EXERCISE PROMPT ->
Filter the records below and copy every line containing the word "param".
[SUPPLIED RECORDS — start]
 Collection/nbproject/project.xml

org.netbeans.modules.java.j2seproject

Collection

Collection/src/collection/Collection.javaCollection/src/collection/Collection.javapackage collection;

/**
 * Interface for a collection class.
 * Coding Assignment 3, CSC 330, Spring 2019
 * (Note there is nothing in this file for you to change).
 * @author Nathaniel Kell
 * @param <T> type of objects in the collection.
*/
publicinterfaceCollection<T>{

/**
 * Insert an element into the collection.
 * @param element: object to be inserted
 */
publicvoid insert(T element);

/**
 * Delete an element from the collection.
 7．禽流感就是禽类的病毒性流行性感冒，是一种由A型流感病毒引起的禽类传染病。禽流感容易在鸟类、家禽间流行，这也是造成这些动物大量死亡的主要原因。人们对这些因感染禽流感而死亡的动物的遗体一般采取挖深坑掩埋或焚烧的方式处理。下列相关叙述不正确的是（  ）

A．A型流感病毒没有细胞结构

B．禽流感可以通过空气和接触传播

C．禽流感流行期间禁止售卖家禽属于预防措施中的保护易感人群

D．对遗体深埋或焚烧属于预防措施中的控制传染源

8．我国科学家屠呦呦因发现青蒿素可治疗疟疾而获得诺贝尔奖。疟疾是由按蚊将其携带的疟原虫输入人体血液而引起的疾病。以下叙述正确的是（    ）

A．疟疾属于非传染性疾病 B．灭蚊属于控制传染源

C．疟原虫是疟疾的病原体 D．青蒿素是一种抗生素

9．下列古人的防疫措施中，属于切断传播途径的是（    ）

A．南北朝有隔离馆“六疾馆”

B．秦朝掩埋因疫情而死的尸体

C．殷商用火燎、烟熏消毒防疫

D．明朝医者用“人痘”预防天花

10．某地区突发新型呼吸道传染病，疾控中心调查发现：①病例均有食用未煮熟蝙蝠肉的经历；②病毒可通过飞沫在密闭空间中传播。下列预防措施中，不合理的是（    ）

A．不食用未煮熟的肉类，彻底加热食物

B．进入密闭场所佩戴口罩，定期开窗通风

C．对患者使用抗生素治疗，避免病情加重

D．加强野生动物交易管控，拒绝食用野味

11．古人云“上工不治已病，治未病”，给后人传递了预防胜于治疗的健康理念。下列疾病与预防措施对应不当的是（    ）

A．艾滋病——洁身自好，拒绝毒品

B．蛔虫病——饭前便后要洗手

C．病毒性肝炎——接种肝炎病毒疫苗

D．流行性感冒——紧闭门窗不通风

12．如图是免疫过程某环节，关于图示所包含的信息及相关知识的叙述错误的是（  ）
[SUPPLIED RECORDS — finish]
RESPONSE AREA ->
 * @param <T> type of objects in the collection.
 * @param element: object to be inserted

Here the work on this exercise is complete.